Ginger-Simmered Root Vegetable Medley with Turmeric
A soothing, anti-inflammatory side dish that targets bloating and supports gut health during Whole30 reintroduction. This asian-inspired vegetarian (anti-inflammatory) ready in about 28 minutes pairs finely grated fresh ginger, coconut oil, turmeric for a weeknight-friendly dinner that comes together with one pan and minimal cleanup. Each serving lands at about 110 calories and feeds 4, so it slots cleanly into a weekly meal plan and pairs well with a quick salad or grain on the side. Tap "Plan a meal with the AI" below to drop this recipe into your week and send the ingredients straight to Instacart. Nutrition values are approximate, calculated from USDA FoodData Central (fdc.nal.usda.gov) — verify against ingredient labels for any health-driven dietary plan.
Ingredients
- 2 medium, peeled and cut into 1/2-inch coins carrots
- 2 medium, peeled and cut into 1/2-inch coins parsnips
- 1 tbsp, finely grated fresh ginger
- 1 tbsp coconut oil
- 1/2 tsp turmeric
- 1/4 tsp sea salt
- 1/2 cup filtered water
Instructions
- Step 1: Heat coconut oil in a medium skillet over medium heat until shimmering.
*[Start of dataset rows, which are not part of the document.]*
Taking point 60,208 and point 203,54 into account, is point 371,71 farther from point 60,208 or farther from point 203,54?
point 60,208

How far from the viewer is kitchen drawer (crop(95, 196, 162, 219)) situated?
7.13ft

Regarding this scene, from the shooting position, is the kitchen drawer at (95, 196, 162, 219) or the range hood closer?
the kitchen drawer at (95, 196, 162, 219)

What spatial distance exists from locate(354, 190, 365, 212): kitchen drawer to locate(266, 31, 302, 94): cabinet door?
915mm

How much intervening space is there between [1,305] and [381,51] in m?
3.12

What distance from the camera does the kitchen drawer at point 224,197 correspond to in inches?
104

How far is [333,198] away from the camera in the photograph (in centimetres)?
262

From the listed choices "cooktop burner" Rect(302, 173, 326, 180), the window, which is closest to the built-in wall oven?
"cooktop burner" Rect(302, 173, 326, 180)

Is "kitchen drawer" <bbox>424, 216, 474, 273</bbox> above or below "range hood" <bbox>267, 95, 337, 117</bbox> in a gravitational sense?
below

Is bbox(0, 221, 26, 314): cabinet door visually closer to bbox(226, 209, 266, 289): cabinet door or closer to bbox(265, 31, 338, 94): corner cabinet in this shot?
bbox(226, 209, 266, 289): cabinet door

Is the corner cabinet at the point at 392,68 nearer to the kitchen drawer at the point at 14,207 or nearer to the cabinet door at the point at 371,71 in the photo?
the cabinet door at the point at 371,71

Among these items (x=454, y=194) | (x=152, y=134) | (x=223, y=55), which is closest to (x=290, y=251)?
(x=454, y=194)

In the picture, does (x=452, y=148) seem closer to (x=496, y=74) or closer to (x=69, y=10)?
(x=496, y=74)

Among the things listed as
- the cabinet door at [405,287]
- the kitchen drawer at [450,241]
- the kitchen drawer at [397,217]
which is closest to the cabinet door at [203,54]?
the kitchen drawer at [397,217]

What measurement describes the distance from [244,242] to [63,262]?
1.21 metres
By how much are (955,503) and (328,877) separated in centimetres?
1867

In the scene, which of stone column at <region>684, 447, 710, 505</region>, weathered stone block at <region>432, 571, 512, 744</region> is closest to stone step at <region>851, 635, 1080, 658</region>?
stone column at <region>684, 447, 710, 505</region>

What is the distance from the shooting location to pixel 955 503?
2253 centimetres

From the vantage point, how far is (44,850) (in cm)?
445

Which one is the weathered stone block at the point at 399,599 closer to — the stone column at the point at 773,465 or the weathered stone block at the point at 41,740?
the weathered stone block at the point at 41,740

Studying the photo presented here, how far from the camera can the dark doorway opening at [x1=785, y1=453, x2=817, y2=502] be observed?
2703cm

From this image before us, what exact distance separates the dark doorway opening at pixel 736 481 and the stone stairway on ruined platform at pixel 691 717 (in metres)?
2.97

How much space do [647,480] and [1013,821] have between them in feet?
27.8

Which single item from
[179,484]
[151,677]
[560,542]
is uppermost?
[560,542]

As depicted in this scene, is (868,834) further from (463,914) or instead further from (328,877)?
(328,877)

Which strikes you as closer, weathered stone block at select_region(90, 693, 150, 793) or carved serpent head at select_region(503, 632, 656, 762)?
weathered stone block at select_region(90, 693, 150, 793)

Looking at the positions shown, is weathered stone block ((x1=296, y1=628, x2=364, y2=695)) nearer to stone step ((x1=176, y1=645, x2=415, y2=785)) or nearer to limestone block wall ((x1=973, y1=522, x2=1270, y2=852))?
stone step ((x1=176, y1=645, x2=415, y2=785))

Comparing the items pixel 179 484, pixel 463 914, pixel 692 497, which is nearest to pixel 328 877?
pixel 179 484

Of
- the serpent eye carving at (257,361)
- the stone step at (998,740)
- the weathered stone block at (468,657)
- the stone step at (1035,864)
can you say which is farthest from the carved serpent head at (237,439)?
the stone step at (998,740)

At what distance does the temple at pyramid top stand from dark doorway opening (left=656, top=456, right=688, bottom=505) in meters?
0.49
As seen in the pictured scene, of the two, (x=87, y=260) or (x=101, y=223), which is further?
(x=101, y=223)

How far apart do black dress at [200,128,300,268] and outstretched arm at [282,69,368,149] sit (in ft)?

Add ginger and turmeric, stirring constantly for 30 seconds until fragrant and aromatic.
- Step 2: Add carrots, parsnips, and sea salt to the skillet. Stir to coat evenly with spices, then pour in filtered water.
- Step 3: Cover and simmer for 15-18 minutes until vegetables are fork-tender and water has mostly evaporated, stirring once halfway through—vegetables should be tender but not mushy.
Equipment for this recipe
Top-rated tools to make this recipe successfully.
Frequently asked questions
How long does Ginger-Simmered Root Vegetable Medley with Turmeric take to make?
Total time is about 28 minutes (10 min prep + 18 min cook). Most home cooks find this fits comfortably into a weeknight; double the batch on Sunday for two dinners.
How do I store leftover Ginger-Simmered Root Vegetable Medley with Turmeric?
Cool to room temperature within 2 hours, then store in an airtight container in the fridge for up to 4 days. Reheat covered in a 350°F oven for 10-12 minutes, or microwave at 70% power in 60-second bursts to keep finely grated fresh ginger from drying out.
Can I substitute ingredients in Ginger-Simmered Root Vegetable Medley with Turmeric?
Yes — most ingredients in this recipe have flexible swaps. For oil, use any neutral high-smoke-point oil (avocado, grapeseed, refined coconut). For aromatics, dried herbs at ⅓ the volume of fresh work in a pinch. The full ingredient list is shoppable on Instacart so you can see substitutes in real time.
How do I scale Ginger-Simmered Root Vegetable Medley with Turmeric for a different number of people?
The recipe is written for 4 servings. Multiply each ingredient by (your serving target / 4). Cook time stays roughly the same up to 2x; for 3-4x batches, switch from a skillet to a sheet pan or stockpot so the food isn't crowded — overcrowding steams instead of browns.
What goes well with Ginger-Simmered Root Vegetable Medley with Turmeric?
Asian vegetarian like this pair well with a simple grain (rice, couscous, or crusty bread), a quick salad with acid (lemon vinaigrette, pickled onions), and a pan sauce or yogurt-based dip. Tap "Plan a meal with the AI" to get specific side suggestions.
What others are saying
- ★★★★★
Doubled the garlic (as one does) and it was amazing.
- ★★★★★
Used frozen vegetables instead of fresh and honestly couldn't tell the difference.
- ★★★★☆
Very good for a 18-minute recipe. Would bump up the spice level though.